**QUOTED TEXT**.
More seats mean more money for FIFA. It's that simple.

.....

Consider this: A World Cup today could be scattered quite easily around a roster of fabulous stadiums that didn't even exist when the United States hosted World Cup 1994.

Let that sink in. That's how deep the selection of stadiums is here.

And, of course, venerable facilities such as the Rose Bowl, which hosted the 1994 final, remain in play. That one also holds 100,000-plus fans.

The 1994 World Cup smashed previous records for attendance; the 52-game tournament averaged 68,991 fans, a mark that still stands. The next one here will easily surpass that record.

......

There's also a matter of sponsorship. Here, too, FIFA has reason to purr over prospects of a second World Cup in the United States.

"From a sponsorship perspective, the two countries that advertisers currently covet most are the United States and China, and this will probably continue to be the case in 2018 and beyond," said John Alper, vice president of Premier Partnerships, a national sales and marketing firm specializing in revenue generation for facilities, events and properties. "Obviously, FIFA considers a variety of factors for this decision. However, from a sponsorship perspective, having the USA as the host nation is definitely a plus."

**EXERCISE REQUIREMENTS**.
#1 List every distinct number written in digits in the World Cup passage, counting each value once.
#2 Transcribe the part of the World Cup passage that opens with the words containing "Consider this: A" and closes with "stadiums is here.".
The data after this point comes from a separate source.

**SOURCE DATA**.
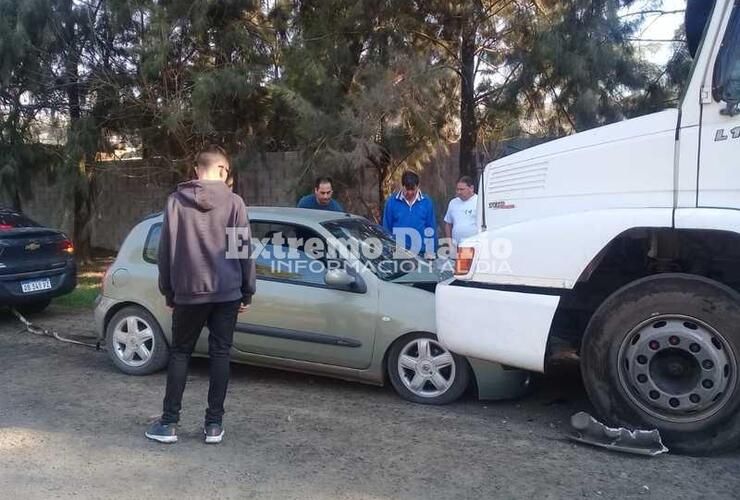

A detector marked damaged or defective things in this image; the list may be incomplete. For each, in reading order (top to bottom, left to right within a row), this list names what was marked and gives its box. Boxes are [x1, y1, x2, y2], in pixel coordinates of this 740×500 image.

broken plastic debris [568, 410, 668, 458]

**OUTPUTS IN ORDER**.
#1 1994, 100,000, 52, 68,991, 2018

#2
Consider this: A World Cup today could be scattered quite easily around a roster of fabulous stadiums that didn't even exist when the United States hosted World Cup 1994.

Let that sink in. That's how deep the selection of stadiums is here.